__Directions__. Reproduce every one of the records below word for word, without changing anything.

__Material for this task__.
[start]

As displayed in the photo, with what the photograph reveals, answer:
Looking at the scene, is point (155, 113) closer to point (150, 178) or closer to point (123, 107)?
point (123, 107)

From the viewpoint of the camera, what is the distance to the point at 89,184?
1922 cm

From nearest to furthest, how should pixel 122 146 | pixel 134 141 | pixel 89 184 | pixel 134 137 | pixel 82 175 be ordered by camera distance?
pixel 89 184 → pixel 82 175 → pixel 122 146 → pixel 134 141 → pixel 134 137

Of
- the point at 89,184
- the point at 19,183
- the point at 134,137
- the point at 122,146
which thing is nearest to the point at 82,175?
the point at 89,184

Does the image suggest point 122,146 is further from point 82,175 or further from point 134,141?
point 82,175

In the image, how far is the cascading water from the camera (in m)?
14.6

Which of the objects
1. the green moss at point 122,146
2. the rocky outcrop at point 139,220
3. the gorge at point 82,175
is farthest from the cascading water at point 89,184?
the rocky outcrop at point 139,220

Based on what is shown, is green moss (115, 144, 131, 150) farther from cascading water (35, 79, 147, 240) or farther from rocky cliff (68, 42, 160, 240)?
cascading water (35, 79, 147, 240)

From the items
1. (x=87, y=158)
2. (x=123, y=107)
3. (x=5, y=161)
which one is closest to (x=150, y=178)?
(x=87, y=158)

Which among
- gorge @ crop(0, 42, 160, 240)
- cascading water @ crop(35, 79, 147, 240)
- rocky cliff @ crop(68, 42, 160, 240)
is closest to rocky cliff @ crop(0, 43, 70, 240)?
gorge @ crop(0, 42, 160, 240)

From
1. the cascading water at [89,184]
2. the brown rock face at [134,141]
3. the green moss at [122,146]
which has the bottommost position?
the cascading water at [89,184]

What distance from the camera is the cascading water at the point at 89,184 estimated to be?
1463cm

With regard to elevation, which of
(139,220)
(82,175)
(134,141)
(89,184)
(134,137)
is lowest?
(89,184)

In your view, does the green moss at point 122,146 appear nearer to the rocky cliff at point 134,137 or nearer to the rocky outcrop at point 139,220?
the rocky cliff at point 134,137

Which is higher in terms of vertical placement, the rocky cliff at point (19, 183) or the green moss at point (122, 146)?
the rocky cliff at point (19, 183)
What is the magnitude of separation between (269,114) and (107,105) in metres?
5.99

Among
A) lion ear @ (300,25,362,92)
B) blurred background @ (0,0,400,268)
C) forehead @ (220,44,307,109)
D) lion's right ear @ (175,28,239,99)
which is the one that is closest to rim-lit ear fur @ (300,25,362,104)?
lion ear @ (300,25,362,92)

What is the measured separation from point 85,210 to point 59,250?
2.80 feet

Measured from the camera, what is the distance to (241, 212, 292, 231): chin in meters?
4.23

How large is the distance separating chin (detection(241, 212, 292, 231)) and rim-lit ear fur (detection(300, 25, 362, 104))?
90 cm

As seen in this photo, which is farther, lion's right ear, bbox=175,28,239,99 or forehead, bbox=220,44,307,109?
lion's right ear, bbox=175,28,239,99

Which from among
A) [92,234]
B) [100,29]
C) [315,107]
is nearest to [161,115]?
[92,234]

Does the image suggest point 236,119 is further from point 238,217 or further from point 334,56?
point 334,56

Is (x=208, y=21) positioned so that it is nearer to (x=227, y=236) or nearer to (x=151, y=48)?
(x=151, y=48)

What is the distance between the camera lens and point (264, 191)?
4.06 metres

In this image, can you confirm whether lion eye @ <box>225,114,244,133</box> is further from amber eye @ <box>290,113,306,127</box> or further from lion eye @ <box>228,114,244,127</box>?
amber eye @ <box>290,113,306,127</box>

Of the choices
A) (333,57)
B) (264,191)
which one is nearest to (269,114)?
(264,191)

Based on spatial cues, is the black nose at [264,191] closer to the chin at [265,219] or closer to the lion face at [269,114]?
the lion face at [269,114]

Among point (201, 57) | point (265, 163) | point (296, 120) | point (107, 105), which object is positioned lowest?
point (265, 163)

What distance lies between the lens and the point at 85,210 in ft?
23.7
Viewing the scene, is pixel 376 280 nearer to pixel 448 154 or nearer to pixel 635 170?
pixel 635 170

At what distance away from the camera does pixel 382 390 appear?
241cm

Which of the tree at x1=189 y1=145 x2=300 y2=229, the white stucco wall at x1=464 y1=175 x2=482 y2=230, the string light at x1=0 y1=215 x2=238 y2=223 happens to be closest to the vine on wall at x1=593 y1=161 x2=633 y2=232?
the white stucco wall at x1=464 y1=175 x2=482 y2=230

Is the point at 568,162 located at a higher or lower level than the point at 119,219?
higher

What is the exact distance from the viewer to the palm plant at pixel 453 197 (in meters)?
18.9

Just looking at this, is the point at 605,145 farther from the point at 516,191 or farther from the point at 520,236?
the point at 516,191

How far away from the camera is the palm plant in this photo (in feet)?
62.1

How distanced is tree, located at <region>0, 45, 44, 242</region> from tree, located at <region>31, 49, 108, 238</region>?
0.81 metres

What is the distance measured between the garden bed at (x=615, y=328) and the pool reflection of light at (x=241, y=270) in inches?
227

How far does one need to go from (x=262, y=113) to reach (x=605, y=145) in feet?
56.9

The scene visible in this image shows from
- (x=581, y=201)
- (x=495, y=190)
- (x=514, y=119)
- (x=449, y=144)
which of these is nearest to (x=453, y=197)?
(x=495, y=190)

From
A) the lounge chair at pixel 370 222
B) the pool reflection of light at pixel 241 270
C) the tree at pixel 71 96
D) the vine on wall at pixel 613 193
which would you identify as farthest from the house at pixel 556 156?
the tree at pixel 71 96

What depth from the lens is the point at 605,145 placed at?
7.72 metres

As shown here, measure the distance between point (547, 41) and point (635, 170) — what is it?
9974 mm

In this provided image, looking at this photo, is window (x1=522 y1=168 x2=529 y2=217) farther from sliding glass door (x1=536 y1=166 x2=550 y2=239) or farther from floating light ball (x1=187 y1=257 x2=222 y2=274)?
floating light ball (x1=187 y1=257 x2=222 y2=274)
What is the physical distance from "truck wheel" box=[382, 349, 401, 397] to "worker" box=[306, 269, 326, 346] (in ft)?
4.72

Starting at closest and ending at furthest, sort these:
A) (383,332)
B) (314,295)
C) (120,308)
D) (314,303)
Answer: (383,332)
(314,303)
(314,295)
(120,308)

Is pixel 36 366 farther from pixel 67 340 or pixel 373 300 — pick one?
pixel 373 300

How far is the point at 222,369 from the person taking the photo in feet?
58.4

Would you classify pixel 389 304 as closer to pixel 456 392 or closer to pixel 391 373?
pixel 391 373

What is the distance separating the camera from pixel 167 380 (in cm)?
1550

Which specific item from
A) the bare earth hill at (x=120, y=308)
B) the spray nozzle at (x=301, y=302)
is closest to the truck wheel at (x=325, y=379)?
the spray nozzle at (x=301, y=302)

[end]

__Output of the task__.
As displayed in the photo, with what the photograph reveals, answer:
Looking at the scene, is point (155, 113) closer to point (150, 178) or closer to point (123, 107)?
point (123, 107)

From the viewpoint of the camera, what is the distance to the point at 89,184?
1922 cm

From nearest to furthest, how should pixel 122 146 | pixel 134 141 | pixel 89 184 | pixel 134 137 | pixel 82 175 be ordered by camera distance?
pixel 89 184 → pixel 82 175 → pixel 122 146 → pixel 134 141 → pixel 134 137

Of
- the point at 89,184
- the point at 19,183
- the point at 134,137
- the point at 122,146
which thing is nearest to the point at 82,175?
the point at 89,184

Does the image suggest point 122,146 is further from point 82,175 or further from point 134,141?
point 82,175

In the image, how far is the cascading water from the camera (in m)?
14.6

Which of the objects
1. the green moss at point 122,146
2. the rocky outcrop at point 139,220
3. the gorge at point 82,175
is farthest from the cascading water at point 89,184?
the rocky outcrop at point 139,220

Based on what is shown, is green moss (115, 144, 131, 150) farther from cascading water (35, 79, 147, 240) or farther from rocky cliff (68, 42, 160, 240)?
cascading water (35, 79, 147, 240)

From the items
1. (x=87, y=158)
2. (x=123, y=107)
3. (x=5, y=161)
which one is closest to (x=150, y=178)?
(x=87, y=158)

Which among
- gorge @ crop(0, 42, 160, 240)
- cascading water @ crop(35, 79, 147, 240)
- rocky cliff @ crop(68, 42, 160, 240)
is closest to rocky cliff @ crop(0, 43, 70, 240)?
gorge @ crop(0, 42, 160, 240)

From
1. the cascading water at [89,184]
2. the brown rock face at [134,141]
3. the green moss at [122,146]
which has the bottommost position?
the cascading water at [89,184]

What distance from the camera is the cascading water at the point at 89,184 estimated to be?
1463cm

With regard to elevation, which of
(139,220)
(82,175)
(134,141)
(89,184)
(134,137)
is lowest?
(89,184)

In your view, does the green moss at point 122,146 appear nearer to the rocky cliff at point 134,137 or nearer to the rocky outcrop at point 139,220?
the rocky cliff at point 134,137

Which is higher in terms of vertical placement, the rocky cliff at point (19, 183) or the green moss at point (122, 146)?
the rocky cliff at point (19, 183)
What is the magnitude of separation between (269,114) and (107,105) in metres?
5.99

Among
A) lion ear @ (300,25,362,92)
B) blurred background @ (0,0,400,268)
C) forehead @ (220,44,307,109)
D) lion's right ear @ (175,28,239,99)
which is the one that is closest to rim-lit ear fur @ (300,25,362,104)?
lion ear @ (300,25,362,92)

What is the measured separation from point 85,210 to point 59,250?
2.80 feet

Measured from the camera, what is the distance to (241, 212, 292, 231): chin in meters?
4.23

How large is the distance separating chin (detection(241, 212, 292, 231)) and rim-lit ear fur (detection(300, 25, 362, 104))?
90 cm

As seen in this photo, which is farther, lion's right ear, bbox=175,28,239,99 or forehead, bbox=220,44,307,109?
lion's right ear, bbox=175,28,239,99

Which from among
A) [92,234]
B) [100,29]
C) [315,107]
is nearest to [161,115]?
[92,234]

Does the image suggest point 236,119 is further from point 238,217 or further from point 334,56?
point 334,56

Is (x=208, y=21) positioned so that it is nearer to (x=227, y=236) or nearer to (x=151, y=48)?
(x=151, y=48)

What is the distance between the camera lens and point (264, 191)?
4.06 metres

In this image, can you confirm whether lion eye @ <box>225,114,244,133</box> is further from amber eye @ <box>290,113,306,127</box> or further from lion eye @ <box>228,114,244,127</box>?
amber eye @ <box>290,113,306,127</box>

Of the choices
A) (333,57)
B) (264,191)
which one is nearest to (269,114)?
(264,191)

Based on spatial cues, is the black nose at [264,191] closer to the chin at [265,219] or closer to the lion face at [269,114]?
the lion face at [269,114]

Among point (201, 57) | point (265, 163) | point (296, 120) | point (107, 105), which object is positioned lowest?
point (265, 163)

What distance lies between the lens and the point at 85,210 in ft?
23.7
Viewing the scene, is pixel 376 280 nearer to pixel 448 154 or nearer to pixel 635 170?
pixel 635 170

At what distance away from the camera does pixel 382 390 appear?
241cm

Which of the tree at x1=189 y1=145 x2=300 y2=229, the white stucco wall at x1=464 y1=175 x2=482 y2=230, the string light at x1=0 y1=215 x2=238 y2=223 happens to be closest to the vine on wall at x1=593 y1=161 x2=633 y2=232?
the white stucco wall at x1=464 y1=175 x2=482 y2=230

Is the point at 568,162 located at a higher or lower level than the point at 119,219?
higher

What is the exact distance from the viewer to the palm plant at pixel 453 197 (in meters)?
18.9

Just looking at this, is the point at 605,145 farther from the point at 516,191 or farther from the point at 520,236?
the point at 516,191

How far away from the camera is the palm plant in this photo (in feet)?
62.1

How distanced is tree, located at <region>0, 45, 44, 242</region> from tree, located at <region>31, 49, 108, 238</region>?
0.81 metres

What is the distance measured between the garden bed at (x=615, y=328) and the pool reflection of light at (x=241, y=270) in inches?
227

How far does one need to go from (x=262, y=113) to reach (x=605, y=145) in feet?
56.9

The scene visible in this image shows from
- (x=581, y=201)
- (x=495, y=190)
- (x=514, y=119)
- (x=449, y=144)
which of these is nearest to (x=453, y=197)?
(x=495, y=190)

From
A) the lounge chair at pixel 370 222
B) the pool reflection of light at pixel 241 270
C) the tree at pixel 71 96
D) the vine on wall at pixel 613 193
which would you identify as farthest from the house at pixel 556 156?
the tree at pixel 71 96

What depth from the lens is the point at 605,145 placed at?
7.72 metres

As shown here, measure the distance between point (547, 41) and point (635, 170) — what is it?
9974 mm

In this provided image, looking at this photo, is window (x1=522 y1=168 x2=529 y2=217) farther from sliding glass door (x1=536 y1=166 x2=550 y2=239) or farther from floating light ball (x1=187 y1=257 x2=222 y2=274)?
floating light ball (x1=187 y1=257 x2=222 y2=274)
What is the physical distance from "truck wheel" box=[382, 349, 401, 397] to "worker" box=[306, 269, 326, 346] (in ft)?
4.72

Starting at closest and ending at furthest, sort these:
A) (383,332)
B) (314,295)
C) (120,308)
D) (314,303)
Answer: (383,332)
(314,303)
(314,295)
(120,308)

Is pixel 36 366 farther from pixel 67 340 or pixel 373 300 — pick one?
pixel 373 300

How far is the point at 222,369 from the person taking the photo in feet?
58.4

Would you classify pixel 389 304 as closer to pixel 456 392 or closer to pixel 391 373?
pixel 391 373

What is the distance separating the camera from pixel 167 380 (in cm)?
1550

Which specific item from
A) the bare earth hill at (x=120, y=308)
B) the spray nozzle at (x=301, y=302)
is closest to the truck wheel at (x=325, y=379)?
the spray nozzle at (x=301, y=302)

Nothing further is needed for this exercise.